▶ Provided passage
The 2016 Dewey Beach municipal election is set: three candidates will face off for two open commissioner seats. The candidates are incumbent commissioners Gary Mauler and Courtney Riordan, and newcomer Gary Persinger.
Three weeks ago, Mauler accused Mayor Diane Hanson of playing dirty politics, when he said the mayor told his wife that if he ran for re-election he would be sued by a town employee.
On Aug. 22, Mauler, who filed Aug. 12, said he decided to run for re-election because he didn’t think anything was going to happen and, he said, there are issues in town too important to not run.
“There are a lot of things in town where somebody with my background should be a part of the discussion,” said Mauler, an engineer, pointing to flooding issues, infrastructure issues and town governing issues.
As an example, he said, the town has approved $37,000 with a 15 percent contigency to help repave and stripe the bayside parking lot on Van Dyke Avenue, in a manner similar to the redesign of the bayside parking lot on Dickinson Avenue that took place in 2015.
Based on what he paid to have his driveway redone, he said, he would be surprised if a project of than magnitude would cost less than $200,000.
“I have the background to be able to check on the engineering of those capital projects,” he said. “The other commissioners are nice people, but they lack the ability to analyze and make sound decisions on these projects.”
This time last year, Riordan, a former mayor and attorney, was so frustrated with the bickering on council that he said more than once if he was up for re-election he might not run. He said there was a clash of strong personalities among certain commissioners and they had become disenchanted with each other.
Rather than recognizing differences and dealing with them objectively, Riordan said, issues were being dealt with personally and subjectively.

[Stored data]
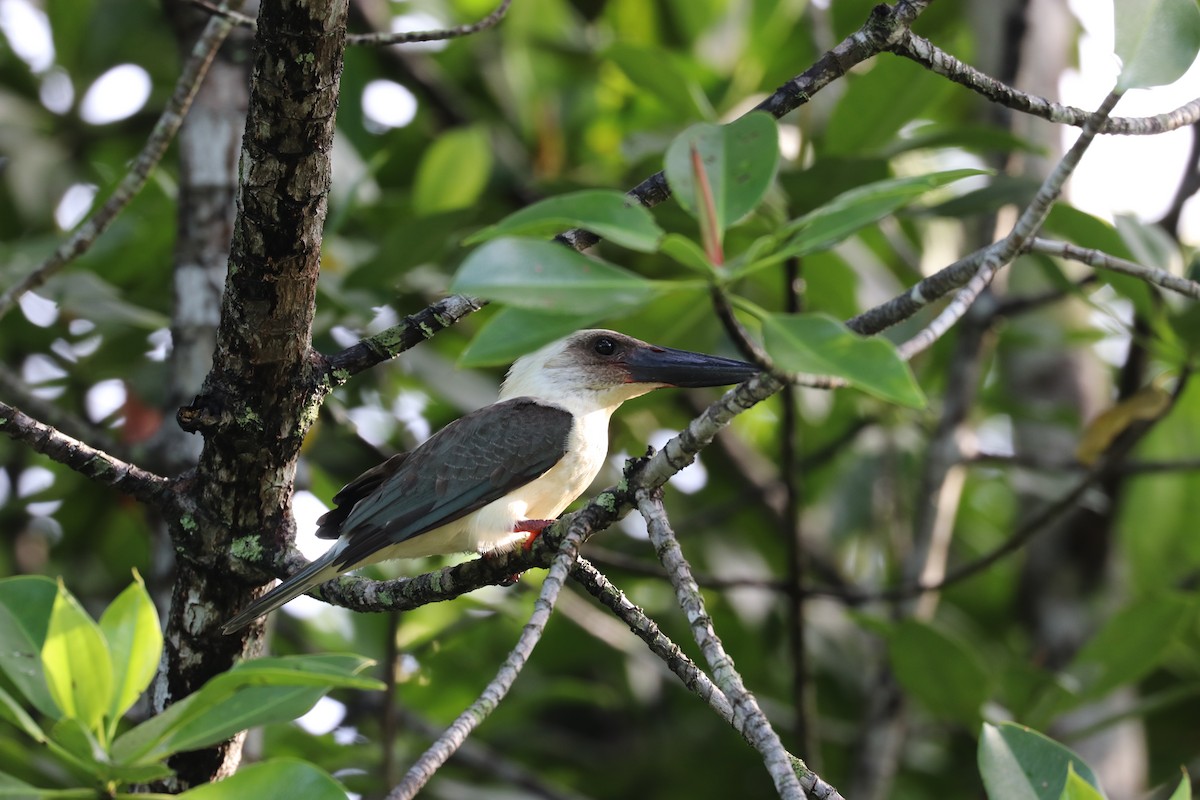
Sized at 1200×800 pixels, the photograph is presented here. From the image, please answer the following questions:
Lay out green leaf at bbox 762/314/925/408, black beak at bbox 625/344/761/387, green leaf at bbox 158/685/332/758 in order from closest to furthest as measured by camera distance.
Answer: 1. green leaf at bbox 762/314/925/408
2. green leaf at bbox 158/685/332/758
3. black beak at bbox 625/344/761/387

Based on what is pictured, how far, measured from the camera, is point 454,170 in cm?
504

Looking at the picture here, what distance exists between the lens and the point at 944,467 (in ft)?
16.6

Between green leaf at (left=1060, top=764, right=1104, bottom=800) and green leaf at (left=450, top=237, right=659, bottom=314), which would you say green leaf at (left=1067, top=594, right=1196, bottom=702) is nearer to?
green leaf at (left=1060, top=764, right=1104, bottom=800)

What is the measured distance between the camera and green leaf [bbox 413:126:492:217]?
5031 millimetres

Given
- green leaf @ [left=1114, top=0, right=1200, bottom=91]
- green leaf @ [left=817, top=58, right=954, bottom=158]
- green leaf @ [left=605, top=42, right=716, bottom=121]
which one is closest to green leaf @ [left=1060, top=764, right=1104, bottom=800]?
green leaf @ [left=1114, top=0, right=1200, bottom=91]

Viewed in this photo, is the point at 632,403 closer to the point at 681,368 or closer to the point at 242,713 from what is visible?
the point at 681,368

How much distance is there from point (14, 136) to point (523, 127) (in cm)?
223

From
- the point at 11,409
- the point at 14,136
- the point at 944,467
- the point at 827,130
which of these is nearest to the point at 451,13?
the point at 14,136

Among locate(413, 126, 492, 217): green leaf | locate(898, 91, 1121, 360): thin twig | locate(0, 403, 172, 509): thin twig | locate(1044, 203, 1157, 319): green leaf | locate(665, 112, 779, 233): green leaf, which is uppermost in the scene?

▶ Work task 1
In the Dewey Beach election article, on what date did Gary Mauler file to run?
▶ Work task 2
Carry the Dewey Beach election article forward from its final sentence.

▶ Exercise response 1
Aug. 12

▶ Exercise response 2
“It’s gotten better,” he said of council’s working relationship over the past year.
Riordan, who was the first person to file, said he decided to run for re-election because he wants to play a role in the development of the town’s state-mandated comprehensive plan. Delaware requires a comprehensive plan be completed every 10 years, and since February, a working group has been working on Dewey’s plan, due in 2017.
“I plan on being in Dewey for at least 10 more years, and I think I have something to contribute to the process,” he said. “I’ve come to appreciate the great features of Dewey, and I’d like to see them remain. Change is inevitable, but I’d like to help.”
Persinger, who spent his career doing quantitative research for pharmaceutical companies, said he’s been thinking about running for office for years. In the past year, Persinger has been appointmented to the town’s planning and zoning committee and the the comprehensive plan working group.
Persinger said both committee’s serve important roles for the town. Planning and zoning is critical to property owners and businesses, he said, while the comprehensive plan is a huge, messy project that needs to be done.
“I enjoy doing that kind of work,” he said.
Upcoming election events
The Dewey Beach Civic League will be hosting its annual Candidates Forum at 4 p.m., Saturday, Aug. 27, at the Dewey Beach Lion’s Club, 115 McKinley Ave.
The event is open to the public and all three candidates said they plan to attend. There will be several questions from the civic league’s board and several from the public in attendance. An informal meet-and-greet will follow the forum.
The election take place from 10 a.m. to 6 p.m. Saturday, Sept. 17, in the Dewey Beach Life Saving Station, 1 Dagsworthy Ave.
Absentee voting begins Monday, Aug. 29 at town hall, 105 Rodney Ave. Absentee voting hours are 9 a.m. to 5 p.m., Monday through Friday (except Labor Day); and 10 a.m. to 2 p.m., Saturday, Sept. 3 and 10. Absentee voting at town hall ends at noon, Friday, Sept. 16.